[Start of Attachment]

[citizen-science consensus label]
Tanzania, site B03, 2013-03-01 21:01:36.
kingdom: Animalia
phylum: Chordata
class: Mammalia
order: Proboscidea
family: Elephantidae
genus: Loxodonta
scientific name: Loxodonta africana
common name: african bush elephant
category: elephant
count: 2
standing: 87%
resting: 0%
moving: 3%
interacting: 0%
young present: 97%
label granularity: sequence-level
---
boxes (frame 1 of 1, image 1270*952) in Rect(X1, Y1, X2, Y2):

[End of Attachment]

Exercise goal:
Provide every line from the material that contains the word "label".

Response area:
[citizen-science consensus label]
label granularity: sequence-level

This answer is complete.